The following loop wraps the file to different line lengths then sends it to the LT server and greps the result for the string RULE
:
$ for i in $(seq 111 120); do echo $i; TEXT=$(fmt -w $i die-bahn.txt); curl -s --data "language=de-DE&text=$TEXT" http://localhost:8081/v2/check | jq | grep RULE; done
111
112
113
114
115
116
117
"id": "GERMAN_WORD_REPEAT_BEGINNING_RULE",
"id": "GERMAN_WORD_REPEAT_BEGINNING_RULE",
118
"id": "GERMAN_WORD_REPEAT_BEGINNING_RULE",
"id": "GERMAN_WORD_REPEAT_BEGINNING_RULE",
119
"id": "GERMAN_WORD_REPEAT_BEGINNING_RULE",
"id": "GERMAN_WORD_REPEAT_BEGINNING_RULE",
120
"id": "GERMAN_WORD_REPEAT_BEGINNING_RULE",
"id": "GERMAN_WORD_REPEAT_BEGINNING_RULE",
Two matches, because the file attached to the original report contains the same paragraph twice.
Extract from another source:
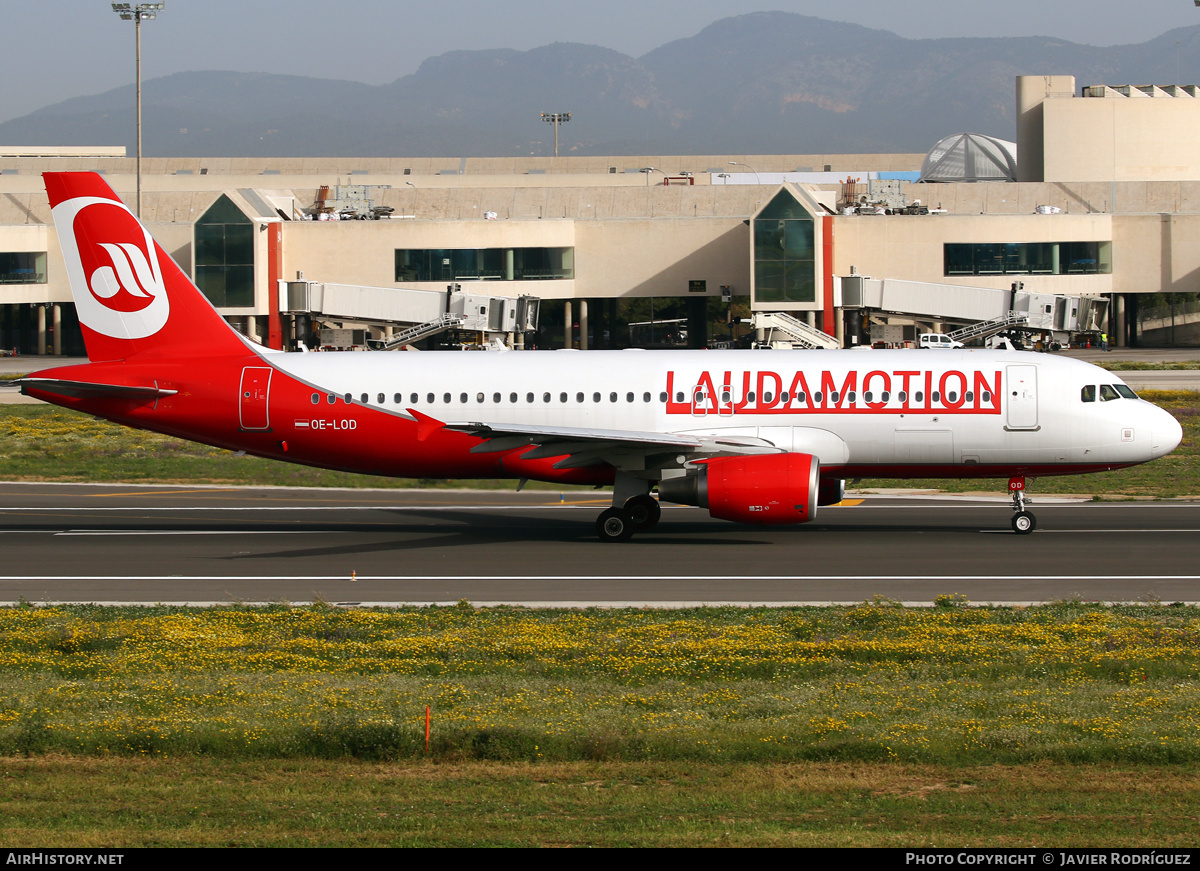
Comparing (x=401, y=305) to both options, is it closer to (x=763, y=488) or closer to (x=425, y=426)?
(x=425, y=426)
A similar command-line tool call (running way slower) would look like this
$ for i in $(seq 111 120); do echo $i; fmt -w $i die-bahn.txt | java -jar /opt/LanguageTool/languagetool-commandline.jar -l de-DE --json 2> /dev/null | jq | grep RULE; done
That is, the error is signaled for a maximum line length of 117 characters and above. Inspecting actual maximum paragraph line length, which is not necessarily equal to the fmt -w
argument, via
$ fmt -w 117 die-bahn.txt | wc -L
116
reveals that the longest line contains in fact 116 characters. Wrapping the text to a line length of 116 characters – where the repetition error wasn't caught – maximum line length drops to 111 characters. So, somewhere between 112 and 116 characters seems to be a magic limit for repetition rule to start working.
Referring to the edited title, a common line length in a text editor is somewhere in the range 60 to 80 characters per line. *_WORD_REPEAT_BEGINNING_RULE
fails for people working with such a setup.
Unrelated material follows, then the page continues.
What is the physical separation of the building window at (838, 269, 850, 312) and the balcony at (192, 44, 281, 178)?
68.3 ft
The problem affects Thunderbird as well. I've copied the text from the file attached to the original report, opened a new mail in Thunderbird and pasted the text there. It is then automatically wrapped to some standard line length, but LanguageTool was only able to catch the repetition in the second paragraph (with the longer source line length):
Xubuntu 20.04 Thunderbird 115.8.1 LanguageTool-Addon 8.3.0
For what it's worth, meanwhile, I have been able to reproduce the problem in the Firefox add-on, too. Here's how:
- Open https://pastebin.com/.
- Copy all text from the file attached to the original report into the input field labelled "New Paste".
- Wait for LT add-on to do the checking.
The result should look like this:
Xubuntu 20.04 Firefox 124.0 (deb) LanguageTool add-on 8.6.0
Not too enthusiastic about giving back (a little) via bug reports anymore, given the phenomenal feedback rate visible here and on the forum for issues other than plain word error suggestions. How easy can a bug be to reproduce? No interaction with a third-party application necessary. Really, I haven't expected this issue to stay open for more than a week or so. (And no this is not meant demanding. Not giving any feedback at all or just the most terse possible by default is what I'm putting into question. I know you make money with this code and that's OK. But keep in mind that obviously non-paying users giving technical feedback may be staff who put their thumbs up or down before installing the software on individual user's computers, whether paying or non-paying ones.)
Anyway, I can confirm this bug to affect the stand-alone LT application, too. As before, the text file can be found attached to the first comment.
Ubuntu 22.04 LanguageTool 6.4 OpenJDK 11
In general, the end of line character creates a new sentence for LanguageTool. Considering this, the rule matches as expected when there are three sentences starting with the same word. In other words, LanguageTool doesn't work well with hard-coded newlines.
Thank you for giving this insight. That could explain the issue. If sentences are indeed broken at line breaks, that would render grammar rules largely pointless. Will watch that.
On the other hand, I don't think this is the whole truth. Because given the behaviour you described, shouldn't lines starting with a lowercase word trigger UPPERCASE_SENTENCE_START rule, e.g., on line 3 or 4 in the last screenshot?